→ Job: Copy every item below word for word, leaving out the pictures.

::::

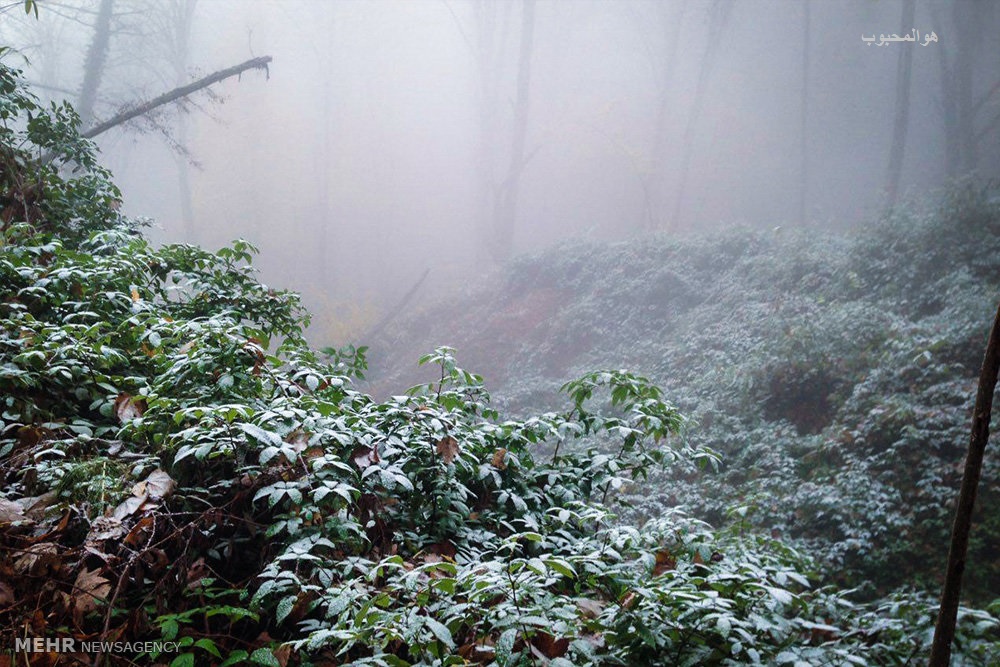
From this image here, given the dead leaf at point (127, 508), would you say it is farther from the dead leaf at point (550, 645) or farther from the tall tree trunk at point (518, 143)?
the tall tree trunk at point (518, 143)

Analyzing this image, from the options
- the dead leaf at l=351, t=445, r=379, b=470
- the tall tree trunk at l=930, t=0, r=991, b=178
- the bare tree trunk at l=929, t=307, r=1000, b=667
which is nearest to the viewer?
the bare tree trunk at l=929, t=307, r=1000, b=667

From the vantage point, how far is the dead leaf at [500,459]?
Result: 3070mm

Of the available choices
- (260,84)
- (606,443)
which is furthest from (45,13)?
(606,443)

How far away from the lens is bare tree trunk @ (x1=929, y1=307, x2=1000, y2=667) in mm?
1597

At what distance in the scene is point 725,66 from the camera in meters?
33.4

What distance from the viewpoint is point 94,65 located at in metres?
14.1

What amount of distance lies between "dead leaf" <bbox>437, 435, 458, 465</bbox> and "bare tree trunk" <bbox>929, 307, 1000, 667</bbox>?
181 cm

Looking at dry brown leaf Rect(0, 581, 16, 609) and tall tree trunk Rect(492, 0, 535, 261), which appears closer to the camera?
dry brown leaf Rect(0, 581, 16, 609)

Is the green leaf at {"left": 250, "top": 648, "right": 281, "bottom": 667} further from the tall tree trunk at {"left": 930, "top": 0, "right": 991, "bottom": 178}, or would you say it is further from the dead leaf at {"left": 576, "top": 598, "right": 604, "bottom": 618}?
the tall tree trunk at {"left": 930, "top": 0, "right": 991, "bottom": 178}

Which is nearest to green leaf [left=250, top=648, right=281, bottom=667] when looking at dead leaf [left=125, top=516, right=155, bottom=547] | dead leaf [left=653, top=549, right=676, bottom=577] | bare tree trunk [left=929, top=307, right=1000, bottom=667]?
dead leaf [left=125, top=516, right=155, bottom=547]

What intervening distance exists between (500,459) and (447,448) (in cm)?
50

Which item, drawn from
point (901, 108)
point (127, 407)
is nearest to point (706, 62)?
point (901, 108)

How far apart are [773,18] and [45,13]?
3824cm

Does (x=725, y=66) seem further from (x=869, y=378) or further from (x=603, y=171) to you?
(x=869, y=378)
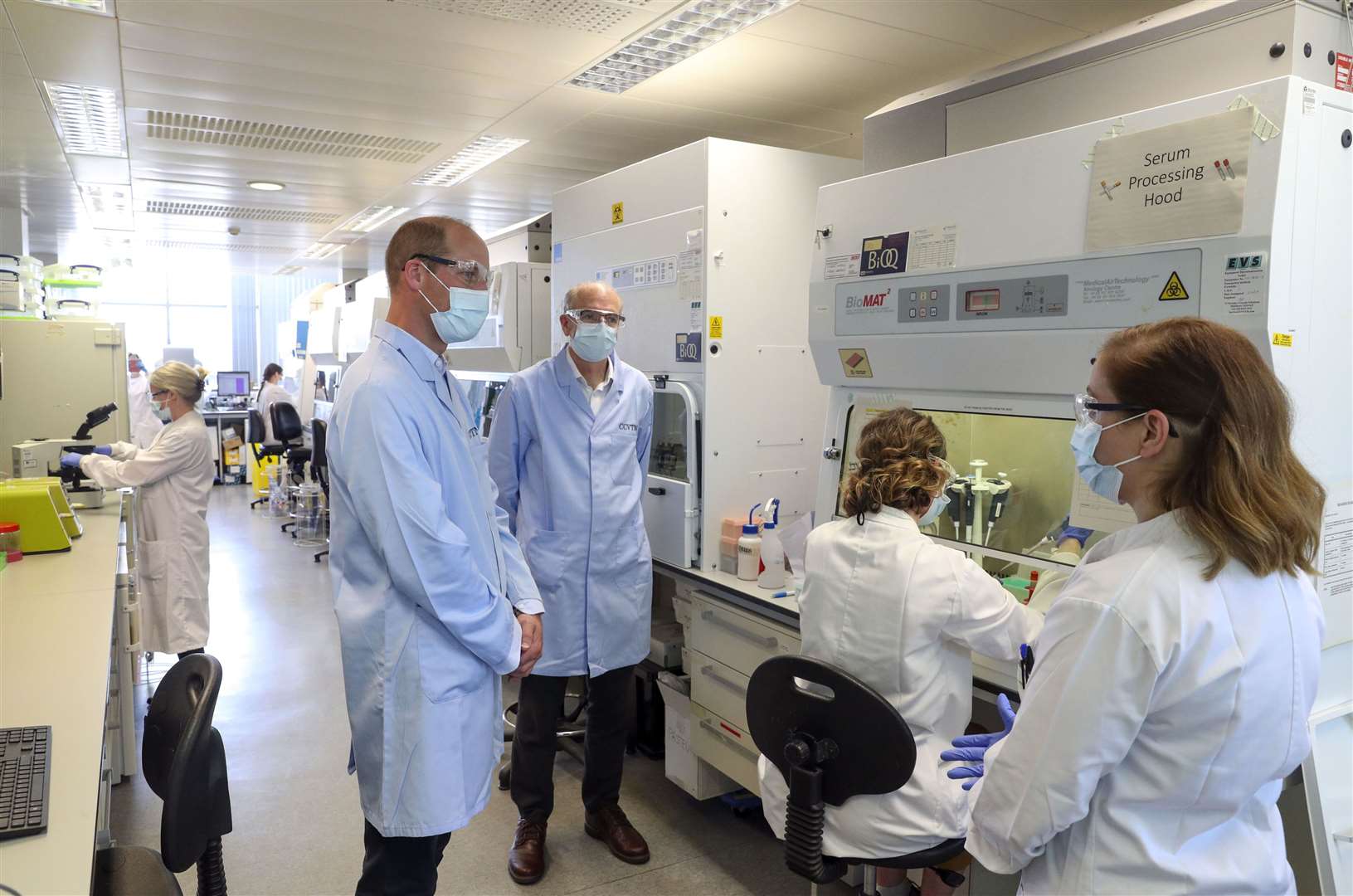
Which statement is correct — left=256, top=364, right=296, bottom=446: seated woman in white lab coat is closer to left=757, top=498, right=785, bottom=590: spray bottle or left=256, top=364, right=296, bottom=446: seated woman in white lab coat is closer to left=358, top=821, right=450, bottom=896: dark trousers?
left=757, top=498, right=785, bottom=590: spray bottle

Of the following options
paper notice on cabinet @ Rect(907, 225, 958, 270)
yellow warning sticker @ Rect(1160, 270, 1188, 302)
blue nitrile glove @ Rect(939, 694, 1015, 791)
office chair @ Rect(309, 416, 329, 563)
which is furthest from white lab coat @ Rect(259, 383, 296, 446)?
yellow warning sticker @ Rect(1160, 270, 1188, 302)

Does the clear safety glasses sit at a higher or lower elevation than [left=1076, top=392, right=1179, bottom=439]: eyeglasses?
higher

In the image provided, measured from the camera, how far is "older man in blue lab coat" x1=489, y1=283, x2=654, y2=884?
267 centimetres

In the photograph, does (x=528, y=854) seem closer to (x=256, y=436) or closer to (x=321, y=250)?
(x=321, y=250)

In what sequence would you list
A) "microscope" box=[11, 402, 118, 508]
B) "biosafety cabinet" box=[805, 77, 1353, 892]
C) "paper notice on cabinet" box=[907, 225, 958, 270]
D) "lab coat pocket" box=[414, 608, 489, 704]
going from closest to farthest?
"biosafety cabinet" box=[805, 77, 1353, 892] < "lab coat pocket" box=[414, 608, 489, 704] < "paper notice on cabinet" box=[907, 225, 958, 270] < "microscope" box=[11, 402, 118, 508]

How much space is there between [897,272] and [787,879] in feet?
5.75

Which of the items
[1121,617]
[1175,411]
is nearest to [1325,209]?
[1175,411]

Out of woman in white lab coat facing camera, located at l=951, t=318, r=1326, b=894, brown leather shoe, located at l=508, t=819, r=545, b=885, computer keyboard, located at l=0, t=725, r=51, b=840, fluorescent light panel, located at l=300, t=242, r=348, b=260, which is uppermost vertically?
fluorescent light panel, located at l=300, t=242, r=348, b=260

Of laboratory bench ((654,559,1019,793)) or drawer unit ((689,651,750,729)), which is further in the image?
drawer unit ((689,651,750,729))

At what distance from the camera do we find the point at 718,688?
9.01 ft

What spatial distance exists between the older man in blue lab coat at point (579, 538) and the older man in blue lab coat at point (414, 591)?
2.52 ft

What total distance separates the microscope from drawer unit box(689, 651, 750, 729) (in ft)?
9.09

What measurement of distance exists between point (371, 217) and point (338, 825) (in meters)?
4.68

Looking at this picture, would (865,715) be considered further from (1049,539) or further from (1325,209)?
(1325,209)
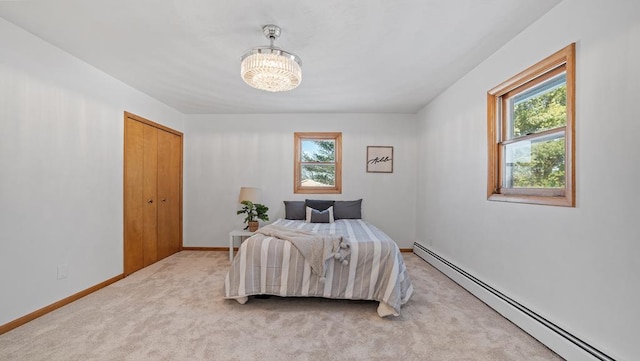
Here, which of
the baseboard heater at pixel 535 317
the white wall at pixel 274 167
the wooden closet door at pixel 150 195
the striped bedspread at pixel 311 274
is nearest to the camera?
the baseboard heater at pixel 535 317

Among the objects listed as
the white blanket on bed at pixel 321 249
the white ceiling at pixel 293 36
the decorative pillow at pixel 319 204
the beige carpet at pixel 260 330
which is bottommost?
the beige carpet at pixel 260 330

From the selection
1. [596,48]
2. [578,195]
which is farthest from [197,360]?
[596,48]

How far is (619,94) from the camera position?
1520 mm

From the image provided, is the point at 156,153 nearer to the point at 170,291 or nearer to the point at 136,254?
the point at 136,254

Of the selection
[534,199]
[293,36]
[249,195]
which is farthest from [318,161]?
[534,199]

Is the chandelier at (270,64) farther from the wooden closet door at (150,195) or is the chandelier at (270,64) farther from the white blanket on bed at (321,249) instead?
the wooden closet door at (150,195)

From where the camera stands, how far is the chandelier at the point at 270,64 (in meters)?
2.10

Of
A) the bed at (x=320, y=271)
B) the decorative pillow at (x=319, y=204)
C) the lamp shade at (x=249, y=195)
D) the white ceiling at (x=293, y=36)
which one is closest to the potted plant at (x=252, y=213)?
the lamp shade at (x=249, y=195)

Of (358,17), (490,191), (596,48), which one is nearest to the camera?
(596,48)

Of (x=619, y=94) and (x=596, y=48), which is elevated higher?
(x=596, y=48)

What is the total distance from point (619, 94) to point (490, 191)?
1.29 meters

::::

→ Solution to this task:
From this image here, given the dead leaf at point (127, 508), would you say it is farther from the dead leaf at point (550, 645) or farther from the tall tree trunk at point (518, 143)?
the tall tree trunk at point (518, 143)

Analyzing this image, from the options
- the dead leaf at l=351, t=445, r=379, b=470
- the tall tree trunk at l=930, t=0, r=991, b=178
- the bare tree trunk at l=929, t=307, r=1000, b=667
which is nearest to the viewer?
the bare tree trunk at l=929, t=307, r=1000, b=667

From the vantage point, how far is the dead leaf at [500,459]?
Result: 3070mm

Of the available choices
- (260,84)
- (606,443)
which is furthest from (45,13)?
(606,443)

How far away from the lens is bare tree trunk @ (x1=929, y1=307, x2=1000, y2=667) in mm?
1597

At what distance in the scene is point 725,66 from the camera in meters?
33.4

What distance from the viewpoint is point 94,65 located at in metres?
14.1

What amount of distance lies between "dead leaf" <bbox>437, 435, 458, 465</bbox> and "bare tree trunk" <bbox>929, 307, 1000, 667</bbox>?
181 cm

Looking at dry brown leaf Rect(0, 581, 16, 609) and tall tree trunk Rect(492, 0, 535, 261), which appears closer to the camera?
dry brown leaf Rect(0, 581, 16, 609)

Is the green leaf at {"left": 250, "top": 648, "right": 281, "bottom": 667} further from the tall tree trunk at {"left": 930, "top": 0, "right": 991, "bottom": 178}, or would you say it is further from the dead leaf at {"left": 576, "top": 598, "right": 604, "bottom": 618}?
the tall tree trunk at {"left": 930, "top": 0, "right": 991, "bottom": 178}

Which is nearest to green leaf [left=250, top=648, right=281, bottom=667] when looking at dead leaf [left=125, top=516, right=155, bottom=547] | dead leaf [left=653, top=549, right=676, bottom=577] | bare tree trunk [left=929, top=307, right=1000, bottom=667]?
dead leaf [left=125, top=516, right=155, bottom=547]

What intervening distance exists between (500,459) and (447,448) (in cm)?
50

Which item, drawn from
point (901, 108)
point (127, 407)
is nearest to point (706, 62)?
point (901, 108)

How far apart are [773,18] and [45,13]?
3824cm

Does (x=725, y=66) seem further from (x=869, y=378) or further from (x=603, y=171) to you?
(x=869, y=378)
Which statement is correct — left=256, top=364, right=296, bottom=446: seated woman in white lab coat is closer to left=757, top=498, right=785, bottom=590: spray bottle or left=256, top=364, right=296, bottom=446: seated woman in white lab coat is closer to left=358, top=821, right=450, bottom=896: dark trousers?
left=757, top=498, right=785, bottom=590: spray bottle

Of the following options
paper notice on cabinet @ Rect(907, 225, 958, 270)
yellow warning sticker @ Rect(1160, 270, 1188, 302)
blue nitrile glove @ Rect(939, 694, 1015, 791)
office chair @ Rect(309, 416, 329, 563)
which is furthest from white lab coat @ Rect(259, 383, 296, 446)?
yellow warning sticker @ Rect(1160, 270, 1188, 302)

Does the clear safety glasses sit at a higher or lower elevation than [left=1076, top=392, right=1179, bottom=439]: eyeglasses?
higher

In the image provided, measured from the camera, how far is "older man in blue lab coat" x1=489, y1=283, x2=654, y2=884?
267 centimetres

In the photograph, does (x=528, y=854) seem closer to (x=256, y=436) or closer to (x=321, y=250)?
(x=321, y=250)

In what sequence would you list
A) "microscope" box=[11, 402, 118, 508]
B) "biosafety cabinet" box=[805, 77, 1353, 892]
C) "paper notice on cabinet" box=[907, 225, 958, 270]
D) "lab coat pocket" box=[414, 608, 489, 704]
going from closest to farthest?
"biosafety cabinet" box=[805, 77, 1353, 892] < "lab coat pocket" box=[414, 608, 489, 704] < "paper notice on cabinet" box=[907, 225, 958, 270] < "microscope" box=[11, 402, 118, 508]

How much space is there between [897,272] and [787,879] in feet?
5.75

Which of the items
[1121,617]
[1175,411]
is nearest to [1325,209]?
[1175,411]

Out of woman in white lab coat facing camera, located at l=951, t=318, r=1326, b=894, brown leather shoe, located at l=508, t=819, r=545, b=885, computer keyboard, located at l=0, t=725, r=51, b=840, fluorescent light panel, located at l=300, t=242, r=348, b=260, which is uppermost vertically?
fluorescent light panel, located at l=300, t=242, r=348, b=260

Of laboratory bench ((654,559,1019,793)) or drawer unit ((689,651,750,729)), which is further in the image?
drawer unit ((689,651,750,729))

At what distance from the camera do we find the point at 718,688?
9.01 ft

What spatial distance exists between the older man in blue lab coat at point (579, 538) and the older man in blue lab coat at point (414, 591)?
2.52 ft

What total distance separates the microscope from drawer unit box(689, 651, 750, 729) (in ft)?
9.09

What measurement of distance exists between point (371, 217) and point (338, 825) (in meters)?
4.68

Looking at this picture, would (865,715) be considered further from (1049,539) or further from (1325,209)?
(1325,209)
Here, which of
the baseboard heater at pixel 535 317
the white wall at pixel 274 167
the wooden closet door at pixel 150 195
the striped bedspread at pixel 311 274
is nearest to the camera?
the baseboard heater at pixel 535 317

Among the objects listed as
the white blanket on bed at pixel 321 249
the white ceiling at pixel 293 36
the decorative pillow at pixel 319 204
the beige carpet at pixel 260 330
which is bottommost?
the beige carpet at pixel 260 330

From the selection
1. [596,48]
2. [578,195]
which is farthest from [197,360]?
[596,48]

How far is (619,94) from the camera position?
1520 mm

From the image provided, is the point at 156,153 nearer to the point at 170,291 or nearer to the point at 136,254?
the point at 136,254

Of the selection
[534,199]
[293,36]
[249,195]
which is farthest from [318,161]?
[534,199]

Is the chandelier at (270,64) farther from the wooden closet door at (150,195) or is the chandelier at (270,64) farther from the white blanket on bed at (321,249) instead?
the wooden closet door at (150,195)

From where the camera stands, how far is the chandelier at the point at 270,64 (in meters)?
2.10

Of
A) the bed at (x=320, y=271)
B) the decorative pillow at (x=319, y=204)
C) the lamp shade at (x=249, y=195)
D) the white ceiling at (x=293, y=36)
which one is closest to the potted plant at (x=252, y=213)?
the lamp shade at (x=249, y=195)

Of (358,17), (490,191), (596,48), which one is nearest to the camera?
(596,48)

Of (x=619, y=94) and (x=596, y=48), which is elevated higher?
(x=596, y=48)

What is the total distance from point (619, 94) to point (490, 191)?
1.29 meters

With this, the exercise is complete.